1,2,3,4,5,..... Dor!!!! Sadarku terbangun. Aku terlalu
lama memandangnya. Namun tangannya masih erat padaku. Kejutan sadarku
menghasilkan gerakan sontan reflek yang cepat. Membuatnya sedikit terkejut.
Sadar pula akan tanngannya secepat kilat dielakkannya menuju titik poros
tubuhnya. Keningnya yang tadi berkerut kini mulai tegang dan memuai akan
panasnya suhu tubuhnya, kali ini bersamaan dengan merah tomat menghampiri
wajahnya. Aku hanya terdiam. Koneksiku terputus akan dunia. Tak ada sepatah
kata pun yang keluar seiring angkot melaju kembali. Hanya hening kurasa. Tak
terdengar satu pun pekikan dunia di gendang telinga, meski Mbak Yati menikmati
ocehan gunjingannya tentang Mbak Ratna tetangganya. Mataku hanya menatap telapak
tangan yang bergerak dan bermain pertanda cemas, panik, dan campur di hati ini.

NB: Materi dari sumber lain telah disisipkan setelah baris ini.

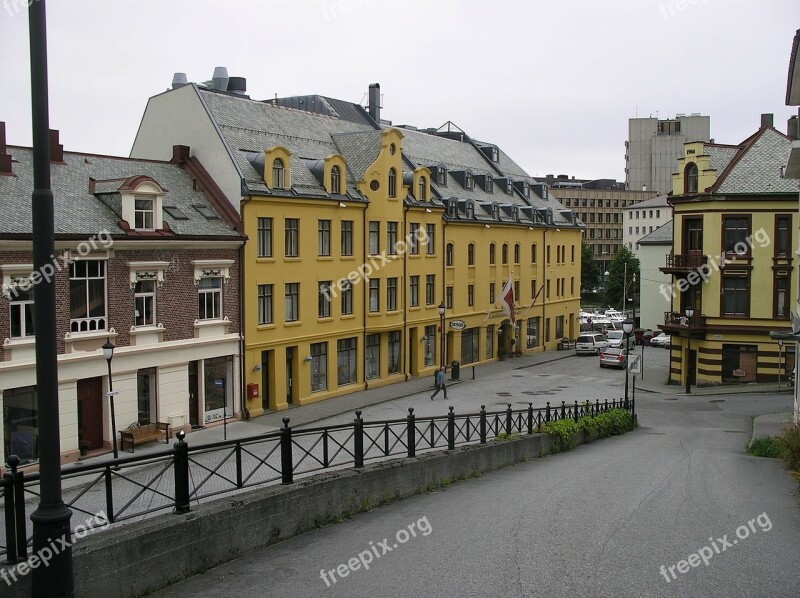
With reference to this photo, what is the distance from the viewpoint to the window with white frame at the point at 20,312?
69.8ft

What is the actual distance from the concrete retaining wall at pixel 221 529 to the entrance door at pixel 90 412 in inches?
509

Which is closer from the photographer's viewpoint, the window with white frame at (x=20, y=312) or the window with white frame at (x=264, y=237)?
the window with white frame at (x=20, y=312)

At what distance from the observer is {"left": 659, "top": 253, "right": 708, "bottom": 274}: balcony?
39.6m

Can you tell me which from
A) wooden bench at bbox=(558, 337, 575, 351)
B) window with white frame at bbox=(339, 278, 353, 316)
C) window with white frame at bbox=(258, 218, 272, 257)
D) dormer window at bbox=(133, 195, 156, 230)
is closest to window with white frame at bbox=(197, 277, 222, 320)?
window with white frame at bbox=(258, 218, 272, 257)

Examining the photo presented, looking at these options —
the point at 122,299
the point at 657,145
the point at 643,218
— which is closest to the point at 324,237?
the point at 122,299

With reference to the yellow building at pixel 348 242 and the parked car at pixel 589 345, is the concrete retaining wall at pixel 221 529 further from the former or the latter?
the parked car at pixel 589 345

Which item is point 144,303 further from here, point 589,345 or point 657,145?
point 657,145

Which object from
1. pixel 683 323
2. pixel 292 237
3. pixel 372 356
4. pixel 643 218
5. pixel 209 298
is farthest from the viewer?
pixel 643 218

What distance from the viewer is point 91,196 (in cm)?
2505

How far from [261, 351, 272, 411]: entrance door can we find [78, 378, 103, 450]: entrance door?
7.57m

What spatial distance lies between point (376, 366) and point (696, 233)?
1781 centimetres

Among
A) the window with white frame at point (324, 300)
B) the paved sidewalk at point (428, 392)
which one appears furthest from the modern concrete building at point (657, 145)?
the window with white frame at point (324, 300)

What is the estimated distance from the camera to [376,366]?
37.1 metres

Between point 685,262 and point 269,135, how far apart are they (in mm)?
21855
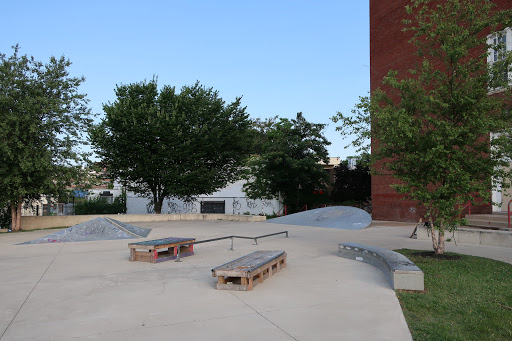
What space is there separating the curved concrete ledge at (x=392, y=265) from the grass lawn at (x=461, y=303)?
20 cm

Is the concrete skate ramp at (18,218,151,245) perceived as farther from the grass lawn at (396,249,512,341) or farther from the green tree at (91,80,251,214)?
the grass lawn at (396,249,512,341)

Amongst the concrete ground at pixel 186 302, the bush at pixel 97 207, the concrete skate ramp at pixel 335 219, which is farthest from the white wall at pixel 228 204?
the concrete ground at pixel 186 302

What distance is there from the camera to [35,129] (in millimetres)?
19391

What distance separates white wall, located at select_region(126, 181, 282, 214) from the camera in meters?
43.0

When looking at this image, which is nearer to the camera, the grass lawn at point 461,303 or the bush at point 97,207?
the grass lawn at point 461,303

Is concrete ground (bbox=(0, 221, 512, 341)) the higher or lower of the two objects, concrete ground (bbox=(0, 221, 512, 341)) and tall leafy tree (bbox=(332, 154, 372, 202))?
the lower

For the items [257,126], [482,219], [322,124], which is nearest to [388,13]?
[322,124]

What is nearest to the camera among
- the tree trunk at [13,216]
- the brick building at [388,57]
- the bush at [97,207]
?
the tree trunk at [13,216]

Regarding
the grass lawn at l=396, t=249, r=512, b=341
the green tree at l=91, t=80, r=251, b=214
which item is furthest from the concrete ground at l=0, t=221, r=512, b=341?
the green tree at l=91, t=80, r=251, b=214

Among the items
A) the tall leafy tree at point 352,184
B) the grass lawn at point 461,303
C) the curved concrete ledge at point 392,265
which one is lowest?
the grass lawn at point 461,303

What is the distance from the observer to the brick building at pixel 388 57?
25547 mm

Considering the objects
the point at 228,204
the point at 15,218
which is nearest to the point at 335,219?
the point at 15,218

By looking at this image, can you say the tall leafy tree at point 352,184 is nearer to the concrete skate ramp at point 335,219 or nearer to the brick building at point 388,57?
the brick building at point 388,57

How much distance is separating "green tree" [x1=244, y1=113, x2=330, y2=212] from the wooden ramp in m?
25.9
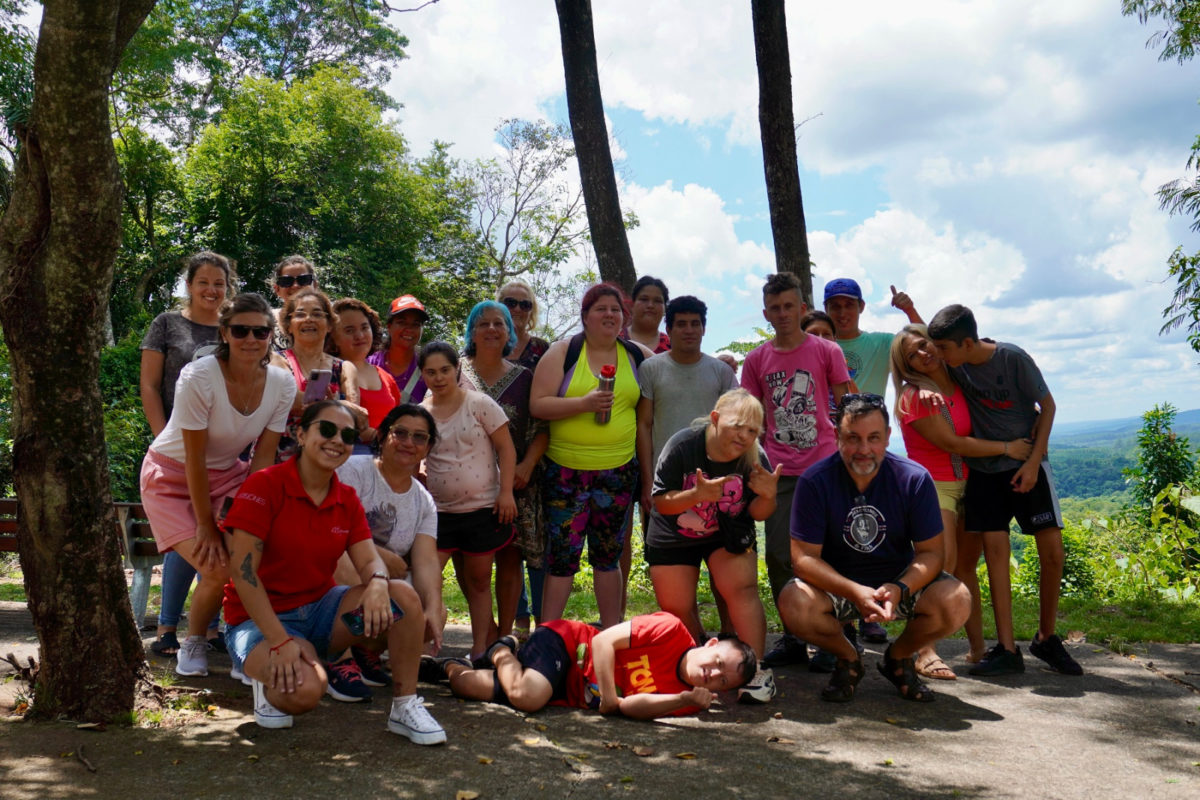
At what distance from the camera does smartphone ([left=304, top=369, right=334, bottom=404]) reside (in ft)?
16.8

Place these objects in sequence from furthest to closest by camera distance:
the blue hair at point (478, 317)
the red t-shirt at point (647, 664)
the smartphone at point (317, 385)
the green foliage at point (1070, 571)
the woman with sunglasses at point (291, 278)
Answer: the green foliage at point (1070, 571)
the woman with sunglasses at point (291, 278)
the blue hair at point (478, 317)
the smartphone at point (317, 385)
the red t-shirt at point (647, 664)

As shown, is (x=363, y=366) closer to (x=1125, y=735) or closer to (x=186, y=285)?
(x=186, y=285)

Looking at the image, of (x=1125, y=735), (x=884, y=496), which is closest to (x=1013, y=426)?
(x=884, y=496)

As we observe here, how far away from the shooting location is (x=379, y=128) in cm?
2789

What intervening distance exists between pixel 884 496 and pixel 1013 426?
1.24 metres

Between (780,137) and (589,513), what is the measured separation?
5.07 meters

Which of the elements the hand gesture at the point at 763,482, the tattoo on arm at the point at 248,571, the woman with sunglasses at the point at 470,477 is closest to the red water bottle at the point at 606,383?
the woman with sunglasses at the point at 470,477

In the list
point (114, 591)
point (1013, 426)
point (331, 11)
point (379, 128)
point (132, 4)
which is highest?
point (331, 11)

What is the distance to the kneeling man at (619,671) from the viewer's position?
14.1 ft

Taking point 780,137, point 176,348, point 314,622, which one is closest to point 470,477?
point 314,622

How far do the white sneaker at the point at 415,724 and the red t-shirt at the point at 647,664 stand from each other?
849 millimetres

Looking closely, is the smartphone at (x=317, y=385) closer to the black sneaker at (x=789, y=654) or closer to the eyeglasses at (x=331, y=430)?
the eyeglasses at (x=331, y=430)

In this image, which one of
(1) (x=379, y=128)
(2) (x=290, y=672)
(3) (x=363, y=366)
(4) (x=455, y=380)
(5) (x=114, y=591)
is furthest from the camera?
(1) (x=379, y=128)

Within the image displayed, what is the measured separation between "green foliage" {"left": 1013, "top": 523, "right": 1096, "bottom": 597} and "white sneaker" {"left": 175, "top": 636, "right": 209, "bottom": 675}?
9.36m
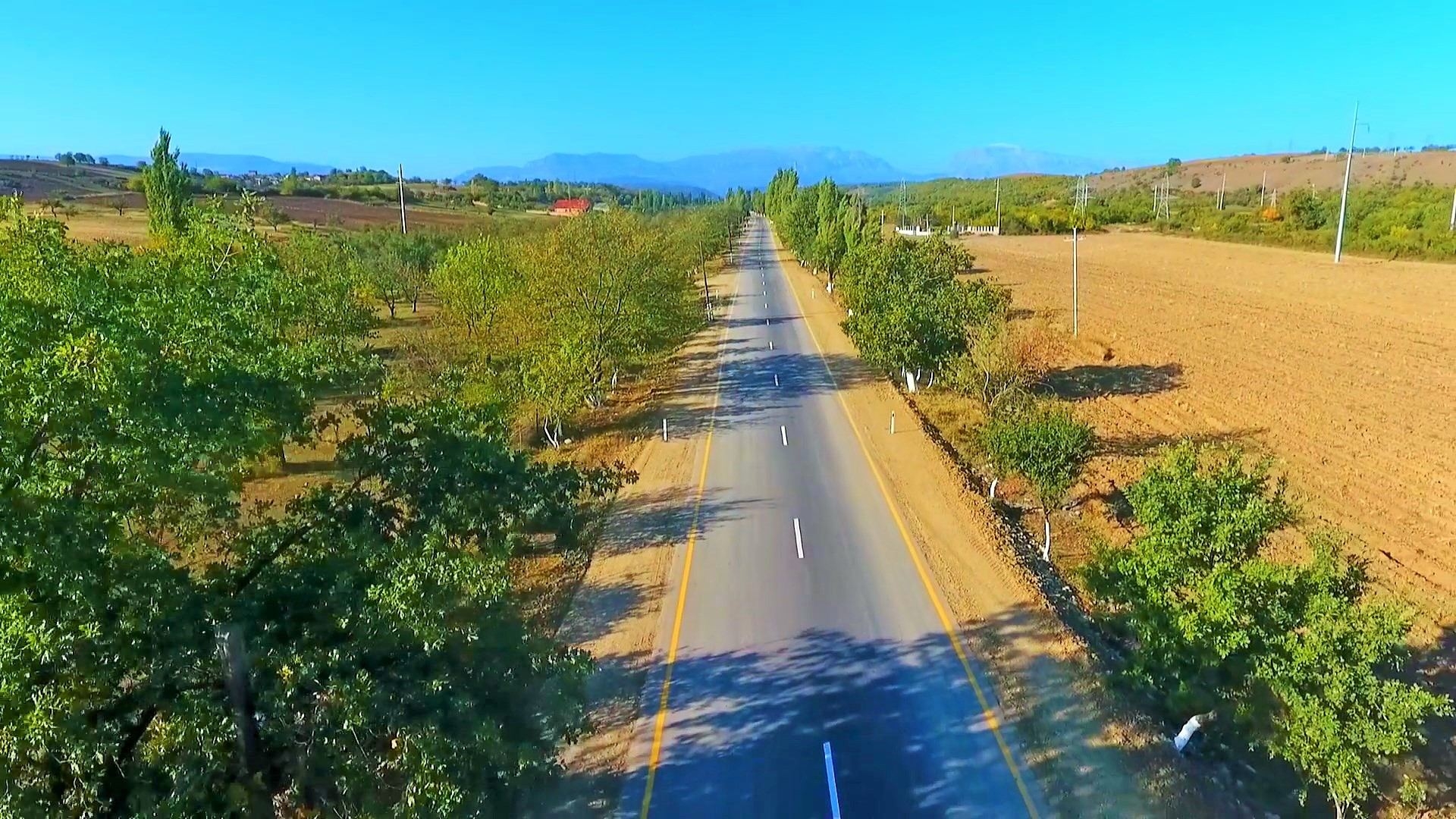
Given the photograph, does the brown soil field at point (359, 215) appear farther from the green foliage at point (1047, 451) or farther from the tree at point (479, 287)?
the green foliage at point (1047, 451)

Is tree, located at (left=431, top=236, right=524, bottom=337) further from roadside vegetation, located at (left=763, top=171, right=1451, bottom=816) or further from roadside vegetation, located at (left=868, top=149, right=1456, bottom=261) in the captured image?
roadside vegetation, located at (left=868, top=149, right=1456, bottom=261)

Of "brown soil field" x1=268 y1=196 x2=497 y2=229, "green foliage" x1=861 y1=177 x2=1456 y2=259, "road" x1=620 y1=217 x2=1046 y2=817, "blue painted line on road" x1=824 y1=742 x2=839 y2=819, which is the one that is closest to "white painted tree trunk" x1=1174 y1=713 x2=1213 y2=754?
"road" x1=620 y1=217 x2=1046 y2=817

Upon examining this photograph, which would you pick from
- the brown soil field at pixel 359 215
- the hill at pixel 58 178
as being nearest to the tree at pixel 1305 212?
the brown soil field at pixel 359 215

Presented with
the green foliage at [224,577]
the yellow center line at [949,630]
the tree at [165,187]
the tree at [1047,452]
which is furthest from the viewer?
the tree at [165,187]

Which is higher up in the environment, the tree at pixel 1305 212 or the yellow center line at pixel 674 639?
the tree at pixel 1305 212

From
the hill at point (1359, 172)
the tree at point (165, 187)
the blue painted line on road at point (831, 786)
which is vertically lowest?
the blue painted line on road at point (831, 786)

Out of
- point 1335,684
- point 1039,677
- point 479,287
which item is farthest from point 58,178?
point 1335,684

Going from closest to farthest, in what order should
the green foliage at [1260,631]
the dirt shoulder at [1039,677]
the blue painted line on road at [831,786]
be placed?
the green foliage at [1260,631], the blue painted line on road at [831,786], the dirt shoulder at [1039,677]
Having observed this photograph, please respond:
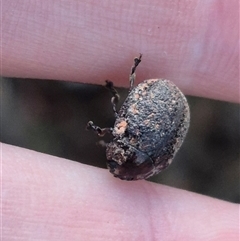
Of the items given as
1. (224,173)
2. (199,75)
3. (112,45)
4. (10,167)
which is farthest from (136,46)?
(224,173)

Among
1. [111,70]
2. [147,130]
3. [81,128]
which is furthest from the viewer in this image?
[81,128]

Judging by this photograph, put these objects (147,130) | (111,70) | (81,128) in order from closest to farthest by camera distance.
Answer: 1. (147,130)
2. (111,70)
3. (81,128)

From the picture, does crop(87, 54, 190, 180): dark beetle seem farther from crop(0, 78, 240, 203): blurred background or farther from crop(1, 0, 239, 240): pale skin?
crop(0, 78, 240, 203): blurred background

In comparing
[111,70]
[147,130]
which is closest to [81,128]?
[111,70]

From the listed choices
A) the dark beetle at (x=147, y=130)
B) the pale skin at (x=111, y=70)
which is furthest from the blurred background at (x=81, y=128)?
the dark beetle at (x=147, y=130)

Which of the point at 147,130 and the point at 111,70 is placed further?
the point at 111,70

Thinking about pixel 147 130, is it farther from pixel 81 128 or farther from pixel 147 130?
pixel 81 128
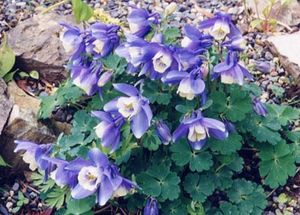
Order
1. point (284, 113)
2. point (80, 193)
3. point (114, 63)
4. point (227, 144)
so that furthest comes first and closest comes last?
point (284, 113) → point (114, 63) → point (227, 144) → point (80, 193)

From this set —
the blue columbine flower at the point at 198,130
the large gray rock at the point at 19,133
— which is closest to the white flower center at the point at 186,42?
the blue columbine flower at the point at 198,130

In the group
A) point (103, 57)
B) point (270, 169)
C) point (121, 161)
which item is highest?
point (103, 57)

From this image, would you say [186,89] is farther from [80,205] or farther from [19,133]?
[19,133]

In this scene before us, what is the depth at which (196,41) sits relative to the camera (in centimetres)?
267

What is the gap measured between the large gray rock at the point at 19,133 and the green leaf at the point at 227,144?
0.67 metres

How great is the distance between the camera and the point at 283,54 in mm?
3277

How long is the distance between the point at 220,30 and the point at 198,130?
1.09 feet

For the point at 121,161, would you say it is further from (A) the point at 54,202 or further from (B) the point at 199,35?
(B) the point at 199,35

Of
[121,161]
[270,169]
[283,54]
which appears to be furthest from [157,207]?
[283,54]

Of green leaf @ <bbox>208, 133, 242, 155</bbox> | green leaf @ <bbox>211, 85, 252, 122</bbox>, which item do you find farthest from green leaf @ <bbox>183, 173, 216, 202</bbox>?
green leaf @ <bbox>211, 85, 252, 122</bbox>

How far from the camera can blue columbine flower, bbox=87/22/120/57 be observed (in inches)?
108

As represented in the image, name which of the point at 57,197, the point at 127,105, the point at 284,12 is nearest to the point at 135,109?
the point at 127,105

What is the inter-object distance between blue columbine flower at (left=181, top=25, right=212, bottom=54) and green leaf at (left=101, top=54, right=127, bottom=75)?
268 millimetres

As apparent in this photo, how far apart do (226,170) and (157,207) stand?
28 centimetres
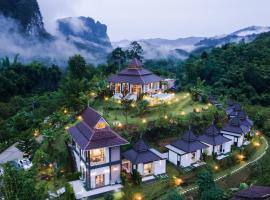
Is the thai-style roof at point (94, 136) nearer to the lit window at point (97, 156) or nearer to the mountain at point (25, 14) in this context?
the lit window at point (97, 156)

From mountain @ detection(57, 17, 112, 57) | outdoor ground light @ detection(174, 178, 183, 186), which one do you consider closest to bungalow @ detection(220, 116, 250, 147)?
outdoor ground light @ detection(174, 178, 183, 186)

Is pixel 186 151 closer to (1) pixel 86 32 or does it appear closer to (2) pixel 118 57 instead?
(2) pixel 118 57

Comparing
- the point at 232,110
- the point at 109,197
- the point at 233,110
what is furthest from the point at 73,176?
the point at 233,110

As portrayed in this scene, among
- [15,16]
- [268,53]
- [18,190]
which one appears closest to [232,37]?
[268,53]

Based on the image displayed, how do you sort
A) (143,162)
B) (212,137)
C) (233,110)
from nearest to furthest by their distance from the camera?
(143,162) < (212,137) < (233,110)

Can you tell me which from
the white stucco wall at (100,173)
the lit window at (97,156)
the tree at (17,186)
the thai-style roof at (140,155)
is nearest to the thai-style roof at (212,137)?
the thai-style roof at (140,155)
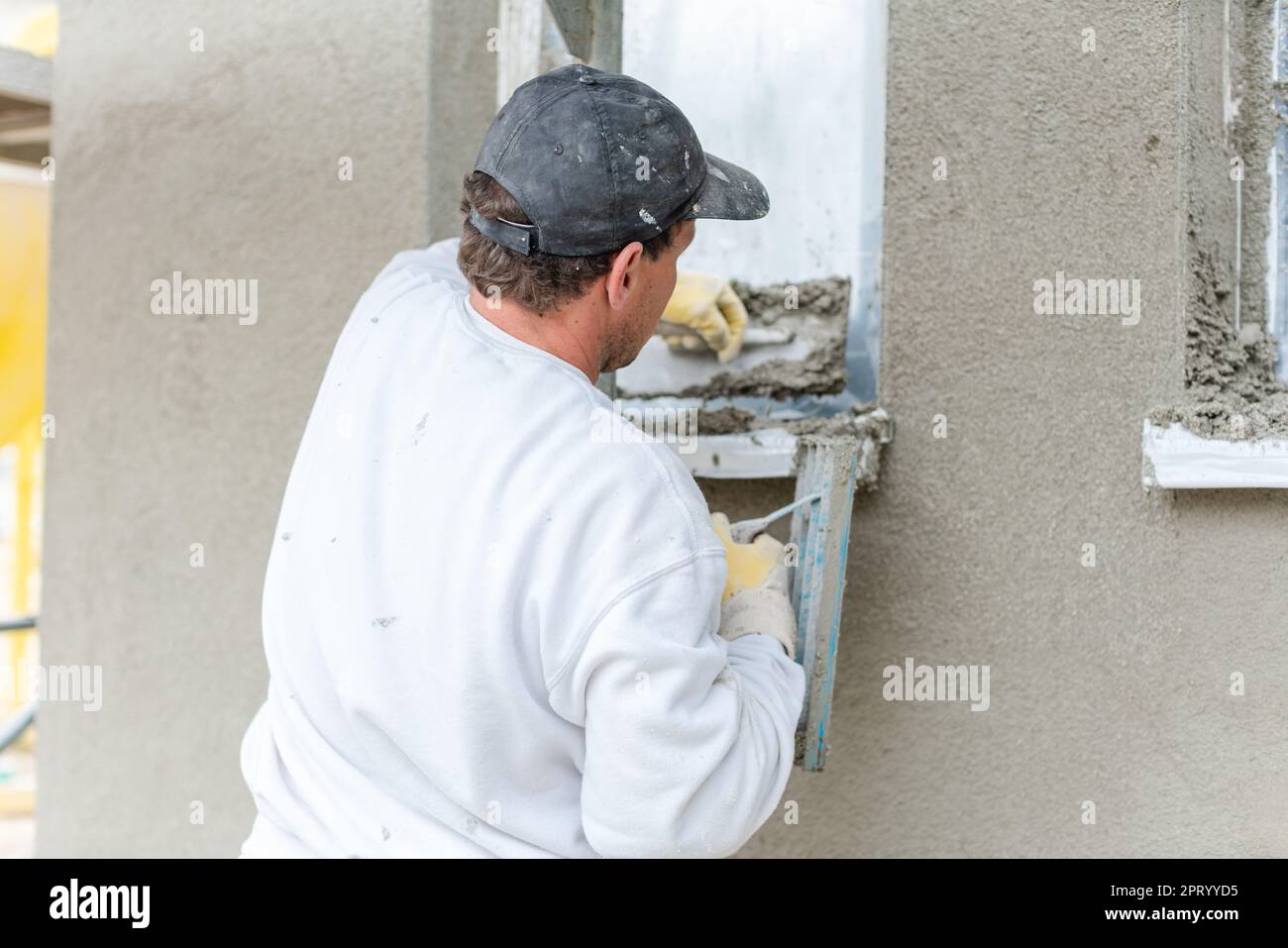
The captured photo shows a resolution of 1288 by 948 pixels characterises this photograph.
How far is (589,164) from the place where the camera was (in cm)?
148

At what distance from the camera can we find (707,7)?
2.35 metres

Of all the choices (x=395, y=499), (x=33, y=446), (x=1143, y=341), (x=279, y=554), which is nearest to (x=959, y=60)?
(x=1143, y=341)

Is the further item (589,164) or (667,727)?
(589,164)

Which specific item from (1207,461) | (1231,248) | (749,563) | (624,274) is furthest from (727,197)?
(1231,248)

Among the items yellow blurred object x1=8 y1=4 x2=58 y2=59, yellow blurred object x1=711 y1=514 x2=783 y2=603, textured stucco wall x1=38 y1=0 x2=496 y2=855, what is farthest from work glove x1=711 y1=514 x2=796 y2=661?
yellow blurred object x1=8 y1=4 x2=58 y2=59

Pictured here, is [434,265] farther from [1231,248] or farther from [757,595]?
[1231,248]

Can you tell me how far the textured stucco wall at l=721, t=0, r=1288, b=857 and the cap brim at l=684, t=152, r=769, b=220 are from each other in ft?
1.59

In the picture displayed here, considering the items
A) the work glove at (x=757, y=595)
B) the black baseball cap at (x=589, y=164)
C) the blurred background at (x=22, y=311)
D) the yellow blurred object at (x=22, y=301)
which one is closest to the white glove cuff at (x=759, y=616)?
the work glove at (x=757, y=595)

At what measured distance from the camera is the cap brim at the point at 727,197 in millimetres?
1606

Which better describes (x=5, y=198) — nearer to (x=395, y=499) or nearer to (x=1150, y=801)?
(x=395, y=499)

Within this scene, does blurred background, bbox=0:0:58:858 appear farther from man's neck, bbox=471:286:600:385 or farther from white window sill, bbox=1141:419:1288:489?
white window sill, bbox=1141:419:1288:489

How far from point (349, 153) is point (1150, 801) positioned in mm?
2111

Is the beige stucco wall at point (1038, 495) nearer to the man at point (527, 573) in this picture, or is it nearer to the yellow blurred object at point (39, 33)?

Darinya keluar cairan keringat yang biasanya hanya muncul saat aku gerogi di
mimbar saat pidato.
“Nik! Mau turun nggak?” bentakan Bang Ujang yang sudah
biasa bagiku itu memutus lamunan panjang pagi buta. Tak kulihat sosok lain di
angkot itu lagi selain aku dan Bang Ujang. Tak kuketahui kapan mereka lenyap
dari pandanganku.
“i..iya Bang . Makasih”
sehelai uang dua ribu rupiah ku daratkan saja di tangnannya.
Pikiranku masih berjalan memikirkan
pria di angkot tadi sealun langkah kaki cepat yang ku pasang menuju kelas pagi
ini. berharap pikira ini bisa hilang seiring waktu berlalu. Ya, dia tidak akan
bertemu lagi denganku. Lagi pula dia tidak melihat wajahku dengan jelas.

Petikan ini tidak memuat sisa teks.